• _Strona_:
"Jakbym dostał lekkiego liścia". Przybysz rozżalony przed KSW 82

Materiały prasowe / KSW / Na zdjęciu: Sebastian Przybysz
Materiały prasowe / KSW / Na zdjęciu: Sebastian Przybysz

Były mistrz KSW Sebastian Przybysz, nie ukrywa rozczarowania w związku z tym, jak został potraktowany przed KSW 82. - Zastanawiałem się, czy ktoś tam przypadkiem nie ma do mnie jakiegoś małego problemu - przyznaje.

W tym artykule dowiesz się o:

Wielkimi krokami zbliża się organizowana w warszawskim Studiu ATM gala KSW 82. Z uwagi na to, iż dojdzie do niej tuż przed hitowym wydarzeniem na Stadionie Narodowym, potraktowana jest ona z nieco mniejszym rozmachem.

Nie oznacza to natomiast, że będzie nudna - wręcz przeciwnie. Karta walk, która liczy siedem pojedynków, skonstruowana jest w taki sposób, by cieszyć oczy kibiców od początku aż do samego końca.

W drugim głównym starciu, miejsce będzie miał powrót byłego czempiona kategorii koguciej, słynącego z widowiskowego stylu walki Sebastiana Przybysza. Polak podzieli okrągłą klatkę wraz z doświadczonym Czechem, który znany jest ze swoich poddań - Filipem Mackiem.

ZOBACZ WIDEO: Popłaczecie się ze śmiechu! Chalidow opowiada, jak rozmawia przez telefon ze Szpilką

Pomimo, że Przybysz obecnie promowany jest jako jeden z głównych bohaterów tej gali, początkowo wyglądało to zupełnie inaczej. W związku z tym, nawet nie zamierza kryć swojego niezadowolenia.

• _Dostarczone dane_:
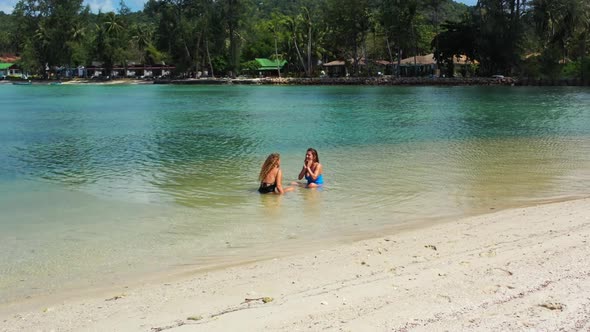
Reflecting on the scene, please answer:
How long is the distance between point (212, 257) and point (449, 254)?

• _Zadania_:
- 1) Z kim zmierzy się Sebastian Przybysz na gali KSW 82 według artykułu o tej gali?
- 2) Przepisz jeszcze raz, słowo w słowo, fragment artykułu o gali KSW 82, zaczynając od „Były mistrz KSW” i ciągnąc aż do „problemu - przyznaje.” włącznie.
- 3) Napisz, co dalej następuje w artykule o gali KSW 82, zaczynając zaraz po jego ostatnim zdaniu.

• _Odpowiedzi po kolei_:
- 1) Z doświadczonym Czechem Filipem Mackiem.

- 2)
Były mistrz KSW Sebastian Przybysz, nie ukrywa rozczarowania w związku z tym, jak został potraktowany przed KSW 82. - Zastanawiałem się, czy ktoś tam przypadkiem nie ma do mnie jakiegoś małego problemu - przyznaje.

- 3)
- Czuję się trochę jakbym dostał takiego lekkiego liścia w twarz, bo zanim walczyłem o pas w KSW, to wcześniej prawie za każdym razem otwierałem gale. Nigdy nie chcieli dać mi trochę więcej przestrzeni, żebym się pokazał. Jak miałem tę rewanżową walkę z Antunem Racicem, gdzie zdobyłem pas, to wtedy się fajnie pokazałem, więc wiadomo, jako mistrza dawali mnie wyżej w karcie - powiedział w magazynie "Klatka po klatce", emitowanym w naszym serwisie.

- Teraz czuję, że jak straciłem pas po dobrym starciu, które było walką wieczoru i również niejednogłośnej decyzji, to od razu gdzieś mnie zrzucają w dół. Zastanawiałem się, czy ktoś tam przypadkiem nie ma do mnie jakiegoś małego problemu w KSW i dlatego tak się dzieje, ale dochodzą mnie słuchy, że raczej nie. Naprawdę nie mam pojęcia, czemu tak się dzieje - dodał.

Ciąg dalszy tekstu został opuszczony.